Ontem comecei a reler Tzvetan Todorov para a revisão da nova edição de A Construção do Imaginário Cyber. Muita coisa aconteceu desde o fim do meu mestrado, em 2004, e a publicação da dissertação em formato de livro – obviamente. Daí a necessidade de um extreme makeover no texto, que, por motivos de deadline, acabou não incluindo uma série de autores que eu estava estudando então, Todorov entre eles.
Mas ontem, ao reler As Estruturas Narrativas, me ocorreu pela enésima vez o seguinte pensamento: como é possível escrever em um gênero determinado sem se apoiar no que veio antes? Claro, qualquer pessoa pode escrever o que bem desejar, mas escrever uma narrativa policial sem pelo menos conhecer parte do que veio antes quase sempre dá um péssimo resultado: o autor acaba reinventando a roda – e o que é pior, sem saber disso, o que só não é vexatório porque a maioria de seus leitores também não entende o suficiente do que veio antes para avaliar. Quem de vocês que me lê aqui e gosta do gênero já entendeu o comentário: será possível escrever uma narrativa de detetive de gabinete (do tipo em que o detetive não se envolve em brigas ou perseguições, mas resolve tudo com a inteligência, quase sem sair de casa) sem ter lido nada de Agatha Christie, Rex Stout ou talvez até mesmo Borges (autor com Bioy Casares do genial Don Isidro Parodi, que resolve os casos que lhe são apresentados sem sair da cela prisão em que se encontra)?
Impossível não pensar também na ficção científica, gênero em que me especializei tanto na escrita quanto na pesquisa acadêmica: quantos autores brasileiros mal conhecem meia dúzia de autores estrangeiros (o que dirá autores nacionais) e acabam produzindo textos absolutamente datados, porque tudo o que conhecem é o audiovisual do gênero, e mesmo assim talvez não passem da camada superficial hollywoodiana?
No passado, discuti essa questão muitas vezes com amigos do meio. Quase todos discordam (ou discordavam, sejamos justos) de mim, e tudo bem, porque ninguém é obrigado a concordar com tudo. Mas hoje, repensando as discussões, imagino que talvez eu não tenha me feito entender direito. Agora me ocorre que, nas discussões, nunca usei uma analogia que acho que pode explicar melhor o que quero dizer. A analogia é outra de minhas paixões e interesses, agora inclusive acadêmico: a música.
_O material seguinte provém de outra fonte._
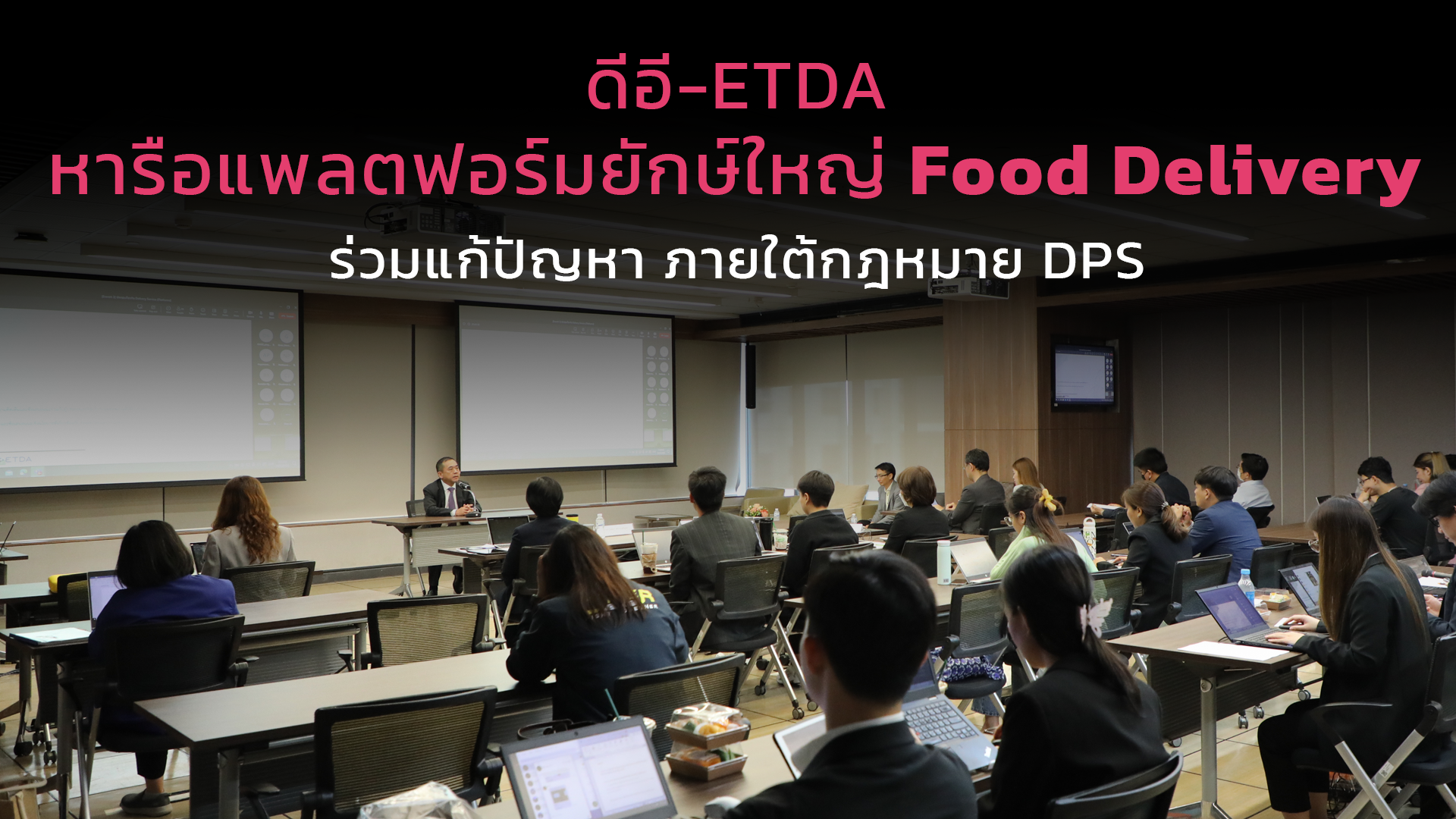 ดีอี-ETDA
หารือแพลตฟอร์มยักษ์ใหญ่ Food Delivery
ร่วมแก้ปัญหา ภายใต้กฎหมาย DPS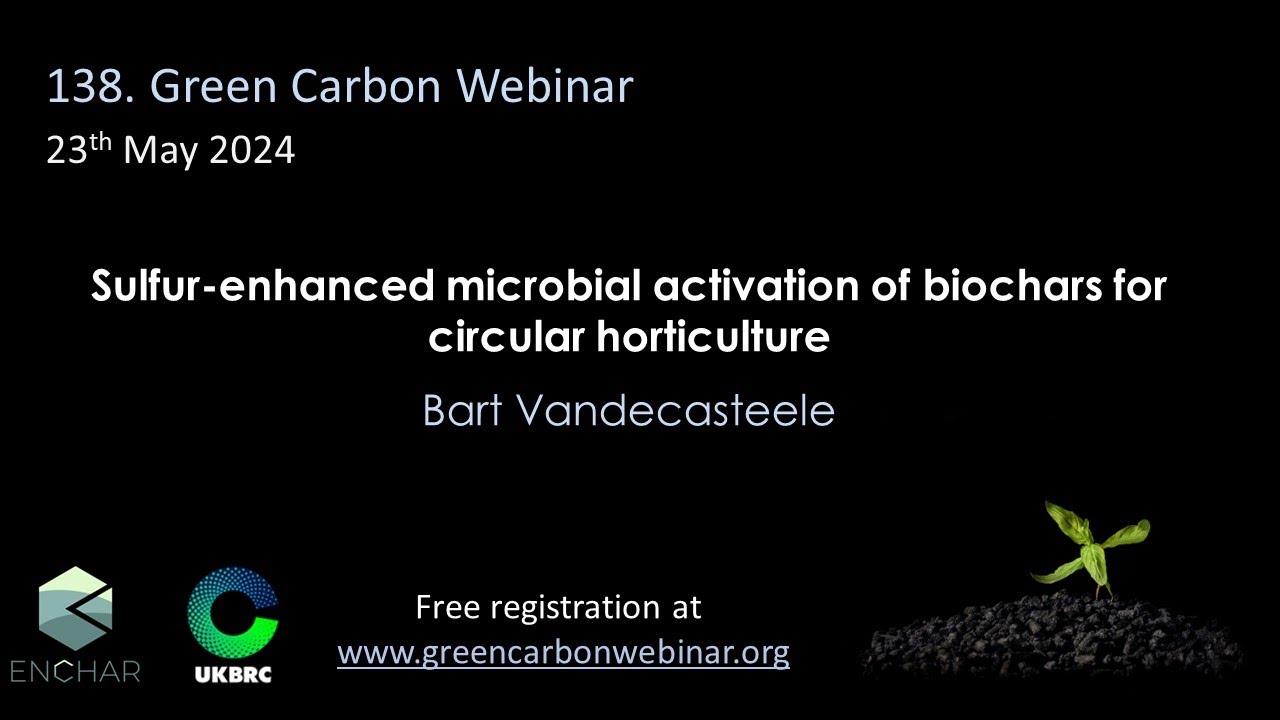 138. Green Carbon Webinar

23th May 2024

Sulfur-enhanced microbial activation of biochars for circular horticulture

Bart Vandecasteele

ENCHAR

UKBRC

Free registration at
www.greencarbonwebinar.org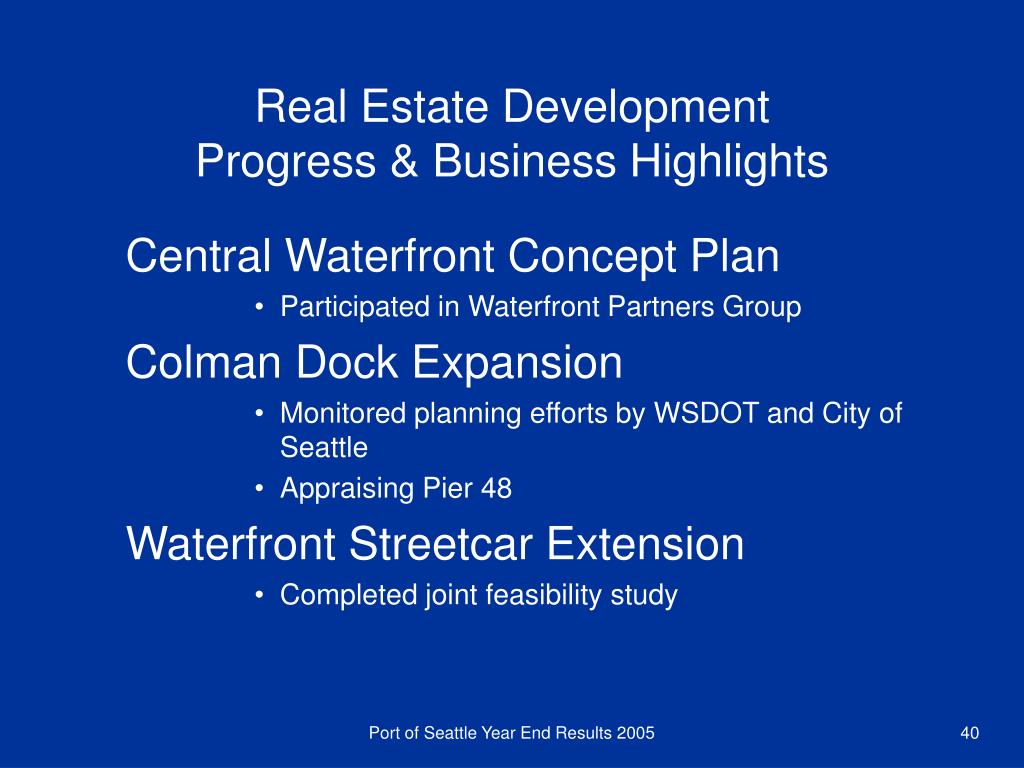 Real Estate Development
Progress & Business Highlights

Central Waterfront Concept Plan

• Participated in Waterfront Partners Group

Colman Dock Expansion

• Monitored planning efforts by WSDOT and City of Seattle
• Appraising Pier 48

Waterfront Streetcar Extension

• Completed joint feasibility study

Port of Seattle Year End Results 2005

40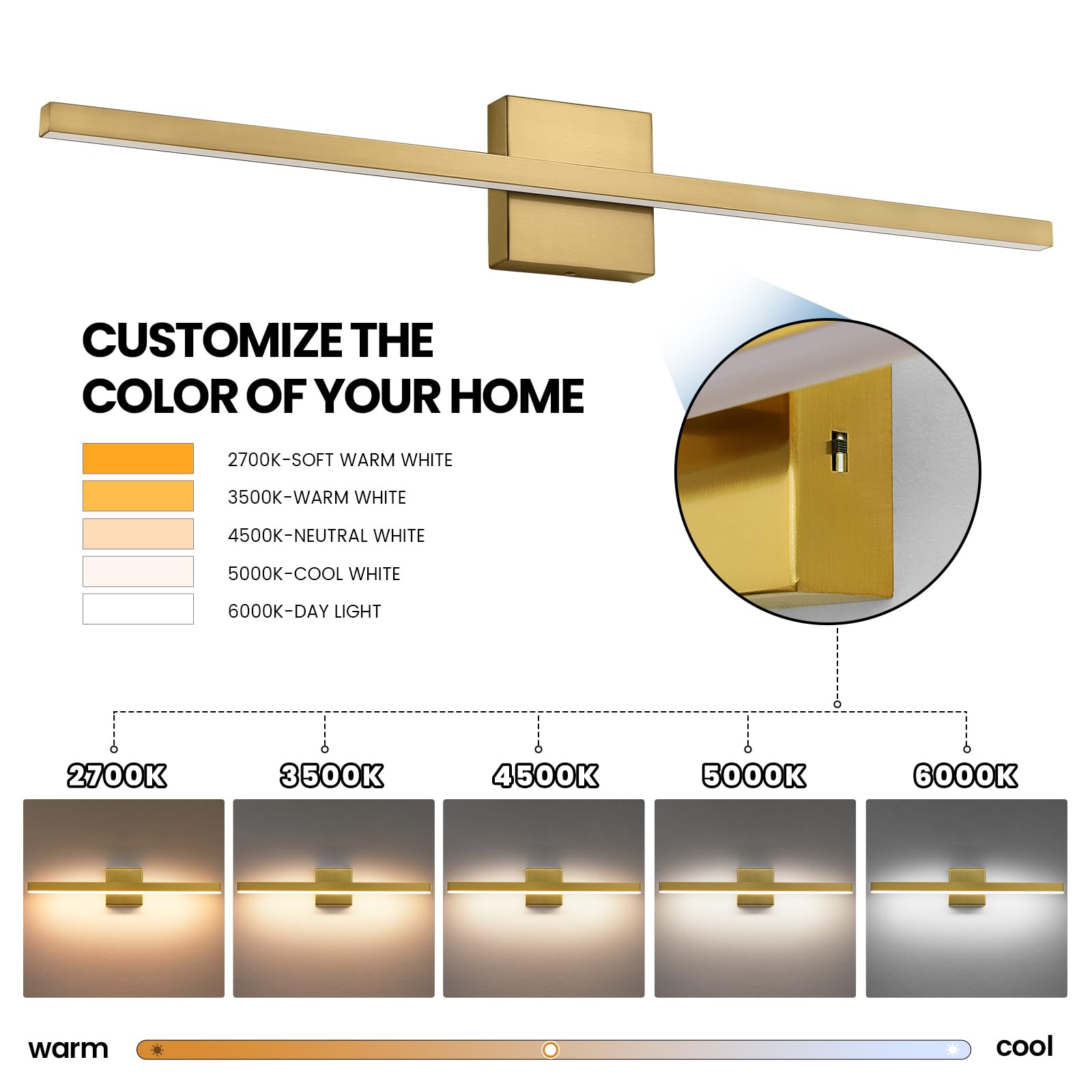 CUSTOMIZE THE COLOR OF YOUR HOME

2700K-SOFT WARM WHITE
3500K-WARM WHITE
4500K-NEUTRAL WHITE
5000K-COOL WHITE
6000K-DAY LIGHT

2700K
3500K
4500K
5000K
6000K

warm
cool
Senão, vejamos: quando alguém diz, quero montar um grupo de rock, pode até não saber tocar os instrumentos direito (estão aí os punks que não me deixam mentir), mas já têm uma noção muito boa do que querem tocar, por conta de milhares de horas ouvindo música em todos os seus formatos. Mesmo o punk dos anos 1970 que só queria (e só sabia) tocar três acordes já tinha ouvido muito blues, rock e outros bichos antes de decidir que não era nada disso que ele queria – e criar um som novo, mas que derivava dos anteriores. Os acordes estão presentes em todos gêneros musicais. Só a forma de tocar o instrumento varia.
Então, por que seria diferente na literatura? Por que alguém diz a si mesmo, vou escrever um livro de ficção científica com robôs (o que eu particularmente acho ótimo; não existem livros demais), mas só leu Eu, Robô (isso quando leu)? Onde, na bagagem literária dessa pessoa, entram R.U.R., Metrópolis, o Eu, Robô original (o título original vem de um conto de 1939 escrito por Eando Binder, pseudônimo usado pelos irmãos Earl e Otto Binder, este último aliás criador da Supergirl da HQs)? E as narrativas mais recentes, como O Homem Bicentenário, Blade Runner, os Moravecs em Ilium, de Dan Simmons, e o Murderbot dos livros de Martha Wells?
O que leva alguém a pensar que vai escrever um livro genial (ou mesmo um livro que preste minimamente) se não leu nada do que veio antes na sua área? Uma questão para pesquisa.